::: ИЗВЛЕЧЁННЫЙ ТЕКСТ

Столь кропотливое выстраивание бреда позволяет на какое-то время удерживать психическую организацию. Однако если интеллектуальная деградация прогрессирует, логические конструкции рушатся, и чужеродные феномены уже невозможно выразить в языке. Синдром психического автоматизма теряет свою «артикуляцию» и в буквальном смысле исчезает из поля клинического наблюдения — пациент впадает в состояние распада, где нет ни стройного бреда, ни ярких автоматизмов.
Таким образом, в параноидном психозе мы видим двойную динамику. С одной стороны, это сверхлогичность, кропотливо удерживающая цепочку умозаключений: «Все против меня», «Мои мысли озвучиваются другим». С другой стороны, при дезорганизации или «деградации» мозговой деятельности вся эта система рассыпается, и сам феномен «чужой мысли» растворяется, словно теряя почву для своего выражения. В этом смысле и прав Клерамбо, который ставил органику во главу угла, и прав Лакан, утверждая, что даже психотический бред имеет логику — пусть и своеобразную, «узкую» и слишком категоричную, — которая держит мир пациента от полного распада, пока интеллектуальные силы позволяют ему «артикулировать» этот хаос в слова.
Но при чём здесь мы, люди, так сказать, «нормальные» и далёкие от судьбы параноидных психозов? На первый взгляд, описанные феномены — это «чужое царство», редкие клинические случаи из учебников психиатрии. Однако если задуматься, то паранойя, синдром психического автоматизма и бредовые системы заставляют нас взглянуть на саму ткань нашей психики. Ведь и у совершенно здорового человека нередко мелькают мысли, которые кажутся ему «не моими» или «чужими». И почти каждый из нас в определённые моменты пытается придумать стройное, но, возможно, слишком узкое логическое объяснение тому, что волнует и тревожит.
Паранойю и её маниакальную «логичность» можно счесть кривым зеркалом, в котором отражаются общечеловеческие стремления — желание понимания, жажда признания, страх отвергнутости и тяга к упорядочиванию хаоса. В то время как в психозе эта тяга к порядку, доведённая до предела, приводит к катастрофе, в повседневной жизни мы, люди без «клинического» диагноза, нередко используем упрощённые схемы, объясняем себе мотивы других через призму «кто против меня» или «всё предрешено». И если мы продолжаем держаться только за такие упрощения, рано или поздно рискуем потерять контакт с реальностью и с окружающими.
Именно поэтому, читая о паранойе и «чужом» вмешательстве в нашу психическую деятельность, стоит задать себе вопрос: а насколько мы сами готовы различать реальные факты и собственные проекции? Сохраняем ли мы гибкость мышления и контакт с тем, что на самом деле говорит нам Другой, или уже поворачиваемся к нему спиной, запертые в своей правоте? Пусть «синдром психического автоматизма» и параноидные структуры редки, но те «скользкие» места, где наше воображение берёт верх над реальностью, — они есть в каждом из нас. Узнать о них и признать за собой право иметь свою «оттенённую» зону психики — не значит стать психотиком. Напротив, это даёт возможность более человечно понимать и принимать как себя, так и тех, кто на самом деле нуждается в помощи, а не в осуждении.

::::::
::: ПОКАЗАННЫЕ ЗАПИСИ

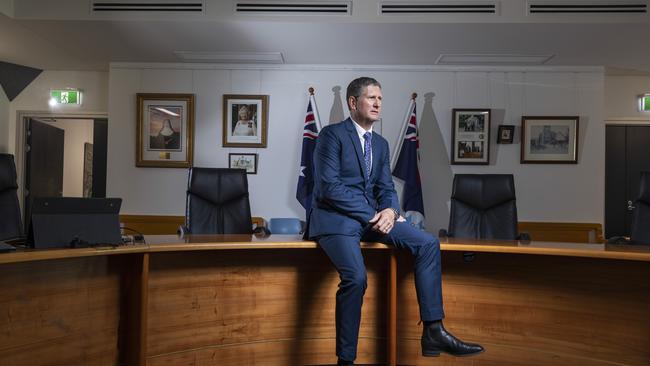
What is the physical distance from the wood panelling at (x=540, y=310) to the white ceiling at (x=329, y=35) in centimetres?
217

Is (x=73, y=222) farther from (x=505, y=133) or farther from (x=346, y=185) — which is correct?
(x=505, y=133)

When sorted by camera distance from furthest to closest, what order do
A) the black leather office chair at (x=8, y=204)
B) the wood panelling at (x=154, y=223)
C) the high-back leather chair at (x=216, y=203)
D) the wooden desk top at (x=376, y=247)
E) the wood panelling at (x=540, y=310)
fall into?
the wood panelling at (x=154, y=223) < the high-back leather chair at (x=216, y=203) < the black leather office chair at (x=8, y=204) < the wood panelling at (x=540, y=310) < the wooden desk top at (x=376, y=247)

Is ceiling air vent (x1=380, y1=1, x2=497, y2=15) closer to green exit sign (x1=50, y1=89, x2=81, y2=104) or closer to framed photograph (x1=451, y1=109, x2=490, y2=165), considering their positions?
framed photograph (x1=451, y1=109, x2=490, y2=165)

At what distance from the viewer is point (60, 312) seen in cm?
165

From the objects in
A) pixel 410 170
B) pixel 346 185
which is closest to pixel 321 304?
pixel 346 185

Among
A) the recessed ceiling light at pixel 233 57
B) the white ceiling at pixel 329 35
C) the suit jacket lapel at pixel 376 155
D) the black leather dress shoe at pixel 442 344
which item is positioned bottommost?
the black leather dress shoe at pixel 442 344

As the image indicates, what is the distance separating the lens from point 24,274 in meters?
1.52

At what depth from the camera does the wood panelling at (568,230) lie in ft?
14.9

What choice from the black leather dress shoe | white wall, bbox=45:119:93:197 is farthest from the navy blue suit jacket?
white wall, bbox=45:119:93:197

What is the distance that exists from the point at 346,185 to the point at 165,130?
10.5 feet

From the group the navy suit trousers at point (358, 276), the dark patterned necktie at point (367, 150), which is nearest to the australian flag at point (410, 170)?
the dark patterned necktie at point (367, 150)

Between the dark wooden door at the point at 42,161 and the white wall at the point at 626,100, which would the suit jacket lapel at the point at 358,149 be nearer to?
the white wall at the point at 626,100

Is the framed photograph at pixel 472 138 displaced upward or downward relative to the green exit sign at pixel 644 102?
downward

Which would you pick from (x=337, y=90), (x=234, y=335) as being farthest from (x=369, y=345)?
(x=337, y=90)
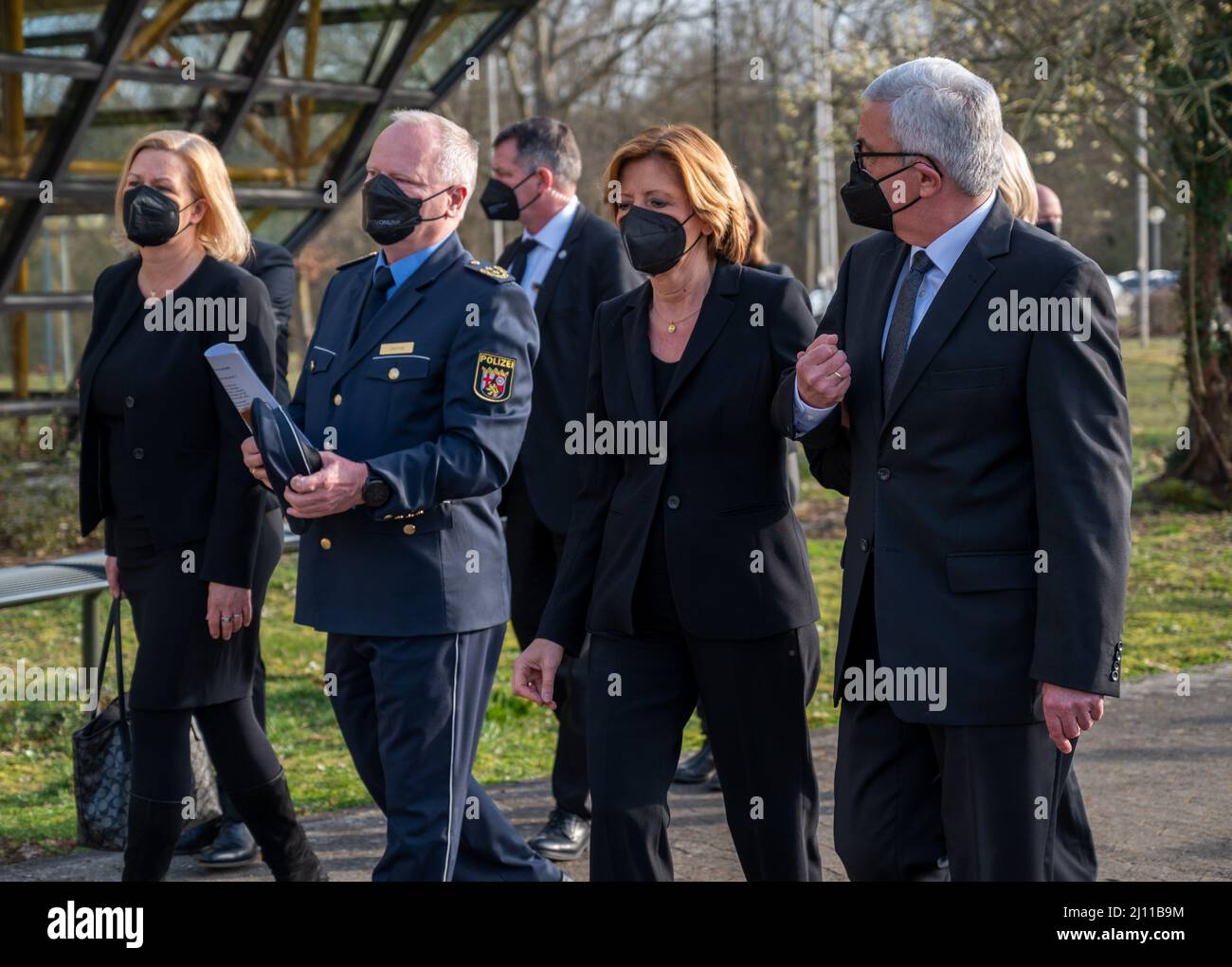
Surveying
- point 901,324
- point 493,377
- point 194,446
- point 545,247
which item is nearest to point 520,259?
point 545,247

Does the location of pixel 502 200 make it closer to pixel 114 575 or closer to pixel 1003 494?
pixel 114 575

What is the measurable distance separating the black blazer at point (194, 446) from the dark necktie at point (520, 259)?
133 cm

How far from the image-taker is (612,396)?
13.3 ft

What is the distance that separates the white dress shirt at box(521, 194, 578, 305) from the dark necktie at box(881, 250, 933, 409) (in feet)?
7.72

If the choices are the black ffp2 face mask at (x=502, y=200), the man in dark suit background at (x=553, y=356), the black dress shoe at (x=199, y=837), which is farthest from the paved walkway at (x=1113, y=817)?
the black ffp2 face mask at (x=502, y=200)

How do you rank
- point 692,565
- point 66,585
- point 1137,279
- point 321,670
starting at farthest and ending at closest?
point 1137,279 < point 321,670 < point 66,585 < point 692,565

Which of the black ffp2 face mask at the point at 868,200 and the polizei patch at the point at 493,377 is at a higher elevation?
the black ffp2 face mask at the point at 868,200

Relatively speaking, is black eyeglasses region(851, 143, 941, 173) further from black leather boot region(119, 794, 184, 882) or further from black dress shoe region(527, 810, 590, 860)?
black dress shoe region(527, 810, 590, 860)

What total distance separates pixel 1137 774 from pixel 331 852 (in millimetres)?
2964

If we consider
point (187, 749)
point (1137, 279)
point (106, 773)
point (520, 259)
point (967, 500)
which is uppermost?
point (1137, 279)

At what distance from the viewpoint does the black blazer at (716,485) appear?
3836 mm

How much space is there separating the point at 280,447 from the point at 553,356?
1.92 meters

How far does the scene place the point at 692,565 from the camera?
3.83 meters

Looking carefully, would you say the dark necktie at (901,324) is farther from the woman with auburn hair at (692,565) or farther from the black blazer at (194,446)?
the black blazer at (194,446)
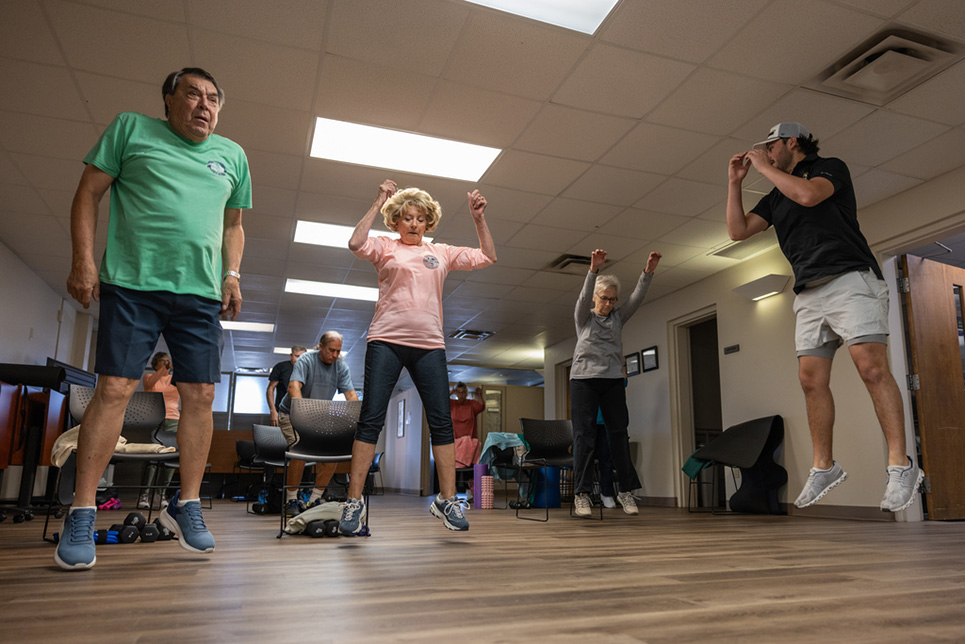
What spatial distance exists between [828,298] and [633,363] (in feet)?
21.3

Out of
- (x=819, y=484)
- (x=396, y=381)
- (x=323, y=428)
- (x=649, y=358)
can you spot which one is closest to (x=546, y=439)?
(x=323, y=428)

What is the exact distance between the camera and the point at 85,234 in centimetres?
194

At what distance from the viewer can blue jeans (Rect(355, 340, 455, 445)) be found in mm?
2789

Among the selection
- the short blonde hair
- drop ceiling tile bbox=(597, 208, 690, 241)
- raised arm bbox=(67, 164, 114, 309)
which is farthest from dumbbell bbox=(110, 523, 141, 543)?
drop ceiling tile bbox=(597, 208, 690, 241)

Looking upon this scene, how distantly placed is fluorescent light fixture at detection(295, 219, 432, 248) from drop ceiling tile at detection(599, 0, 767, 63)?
2995mm

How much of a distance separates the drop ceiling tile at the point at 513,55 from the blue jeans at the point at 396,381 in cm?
169

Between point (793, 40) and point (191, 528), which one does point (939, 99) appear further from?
point (191, 528)

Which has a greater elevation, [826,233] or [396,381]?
[826,233]

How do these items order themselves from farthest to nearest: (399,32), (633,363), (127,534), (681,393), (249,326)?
(249,326)
(633,363)
(681,393)
(399,32)
(127,534)

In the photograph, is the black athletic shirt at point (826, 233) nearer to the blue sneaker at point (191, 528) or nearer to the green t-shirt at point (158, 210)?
the green t-shirt at point (158, 210)

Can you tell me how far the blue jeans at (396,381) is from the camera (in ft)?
9.15

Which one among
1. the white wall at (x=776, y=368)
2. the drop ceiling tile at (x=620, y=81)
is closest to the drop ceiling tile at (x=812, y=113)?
the drop ceiling tile at (x=620, y=81)

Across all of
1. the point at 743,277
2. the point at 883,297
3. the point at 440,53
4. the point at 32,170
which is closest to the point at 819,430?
the point at 883,297

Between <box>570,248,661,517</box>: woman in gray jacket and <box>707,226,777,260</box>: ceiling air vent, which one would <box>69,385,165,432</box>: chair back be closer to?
<box>570,248,661,517</box>: woman in gray jacket
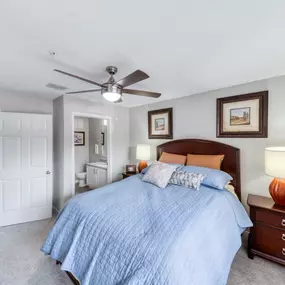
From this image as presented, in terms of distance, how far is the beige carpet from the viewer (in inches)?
74.6

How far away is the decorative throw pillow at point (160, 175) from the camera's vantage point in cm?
257

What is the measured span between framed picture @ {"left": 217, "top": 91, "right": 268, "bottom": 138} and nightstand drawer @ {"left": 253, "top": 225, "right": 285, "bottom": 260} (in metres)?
1.22

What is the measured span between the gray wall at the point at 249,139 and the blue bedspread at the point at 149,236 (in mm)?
602

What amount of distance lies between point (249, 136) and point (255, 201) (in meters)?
0.93

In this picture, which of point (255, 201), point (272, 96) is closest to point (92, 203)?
point (255, 201)

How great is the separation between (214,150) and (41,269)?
112 inches

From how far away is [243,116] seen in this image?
2.77 m

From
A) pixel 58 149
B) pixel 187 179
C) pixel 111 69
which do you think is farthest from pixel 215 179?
pixel 58 149

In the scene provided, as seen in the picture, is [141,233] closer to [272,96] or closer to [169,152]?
[169,152]

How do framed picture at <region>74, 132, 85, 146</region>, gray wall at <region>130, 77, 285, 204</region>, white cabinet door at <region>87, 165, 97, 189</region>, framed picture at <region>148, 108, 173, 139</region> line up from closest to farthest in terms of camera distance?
gray wall at <region>130, 77, 285, 204</region> → framed picture at <region>148, 108, 173, 139</region> → white cabinet door at <region>87, 165, 97, 189</region> → framed picture at <region>74, 132, 85, 146</region>

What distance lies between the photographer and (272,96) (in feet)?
8.20

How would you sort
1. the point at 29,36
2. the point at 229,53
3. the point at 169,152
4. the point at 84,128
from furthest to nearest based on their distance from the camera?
the point at 84,128 < the point at 169,152 < the point at 229,53 < the point at 29,36

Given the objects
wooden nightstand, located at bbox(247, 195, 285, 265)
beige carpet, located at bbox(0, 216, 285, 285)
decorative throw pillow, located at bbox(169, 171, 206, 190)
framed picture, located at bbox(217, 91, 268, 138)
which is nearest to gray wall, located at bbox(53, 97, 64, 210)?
beige carpet, located at bbox(0, 216, 285, 285)

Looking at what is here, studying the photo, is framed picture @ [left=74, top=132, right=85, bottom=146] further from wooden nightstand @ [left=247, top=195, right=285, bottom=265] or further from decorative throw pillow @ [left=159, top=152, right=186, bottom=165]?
wooden nightstand @ [left=247, top=195, right=285, bottom=265]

::::::

Перепишите фрагмент текста о паранойе между словами «Но при чём здесь» и «волнует и тревожит.» включительно, заменив «ткань» на «основу».

ОЖИДАЕМЫЙ ОТВЕТ -
Но при чём здесь мы, люди, так сказать, «нормальные» и далёкие от судьбы параноидных психозов? На первый взгляд, описанные феномены — это «чужое царство», редкие клинические случаи из учебников психиатрии. Однако если задуматься, то паранойя, синдром психического автоматизма и бредовые системы заставляют нас взглянуть на саму основу нашей психики. Ведь и у совершенно здорового человека нередко мелькают мысли, которые кажутся ему «не моими» или «чужими». И почти каждый из нас в определённые моменты пытается придумать стройное, но, возможно, слишком узкое логическое объяснение тому, что волнует и тревожит.